Timothy Johnson

  • Distinguished Teaching Professor of Political Science and Law, Department of Political Science
1414 Social Science


  • Ph.D. in Political Science - Washington University in St. Louis, 1998
  • M.A. in Political Science - Washington University in St. Louis, 1995
  • B.A. in Political Science and Russian Studies - Gustavus Adolphus College, 1993 (magna cum laude)

Professor Timothy R. Johnson received his Ph.D. from Washington University in St. Louis, in 1998. Prior to joining the University of Minnesota Faculty he was an Assistant Professor of Political Science at Southern Illinois University, Carbondale.
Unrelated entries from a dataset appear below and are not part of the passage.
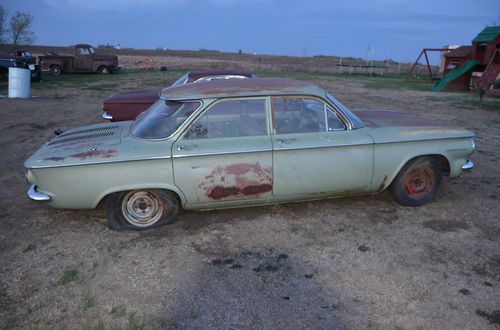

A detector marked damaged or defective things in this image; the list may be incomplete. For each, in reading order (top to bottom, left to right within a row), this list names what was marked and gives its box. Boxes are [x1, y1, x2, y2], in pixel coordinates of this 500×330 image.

rusty green sedan [24, 78, 476, 231]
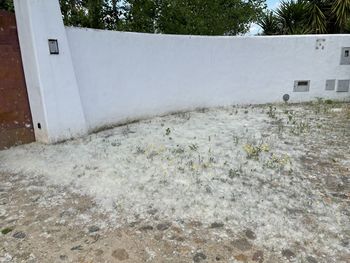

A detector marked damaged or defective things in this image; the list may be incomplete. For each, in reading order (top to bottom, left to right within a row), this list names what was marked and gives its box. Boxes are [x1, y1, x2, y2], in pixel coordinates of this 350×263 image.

rusty metal gate [0, 10, 34, 150]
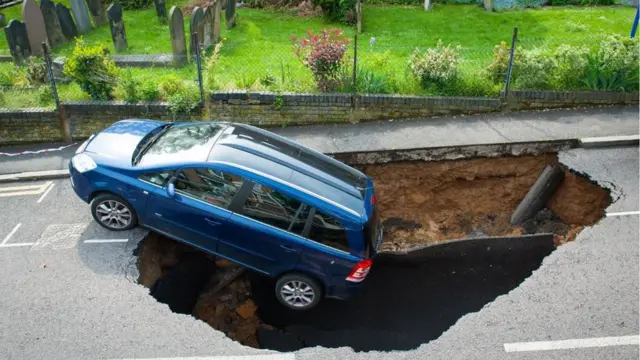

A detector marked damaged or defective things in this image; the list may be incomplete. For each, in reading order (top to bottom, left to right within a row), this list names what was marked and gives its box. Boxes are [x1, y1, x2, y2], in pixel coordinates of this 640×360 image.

broken asphalt edge [1, 136, 636, 184]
Professor Johnson's research and teaching interests include American Politics, judicial politics, Supreme Court decision-making, Supreme Court oral arguments, executive/judiciary relations, and the evolution of the norm of respecting precedent. He has published articles in the American Political Science Review, American Politics Research, Congress and the Presidency, the Journal of Politics, Law and Society Review, and Political Research Quarterly. He is also the author of Oral Arguments and Decision Making on the U.S. Supreme Court (SUNY Press, 2004) and the coauthor of Religious Institutions and Minor Parties in the United States (Praeger Press 1999, with Chris Gilbert, David A.M. Peterson, and Paul Djupe).

Professor Johnson's work has also been supported by the National Science Foundation. His first grant (IIS-0324992), "ITR SCOTUS: A Resource for Collaborative Research in Speech Technology, Linguistics, Decision Processes, and the Law" (with Jerry Goldman, Brian McWhinney, and Mark Liberman), is an effort to digitize all U.S. Supreme Court oral arguments from 1955-present, with an emphasis on using the audio to analyze how oral arguments affect the Court's decisions. The second grant (SES-0550276), "Collaborative Research: The Establishment of Stare Decisis in the American Legal System" (with James F. Spriggs II and Paul J. Wahlbeck) focuses on the examination of the how the norm of respecting precedent affects the decisions of judges within the American legal system.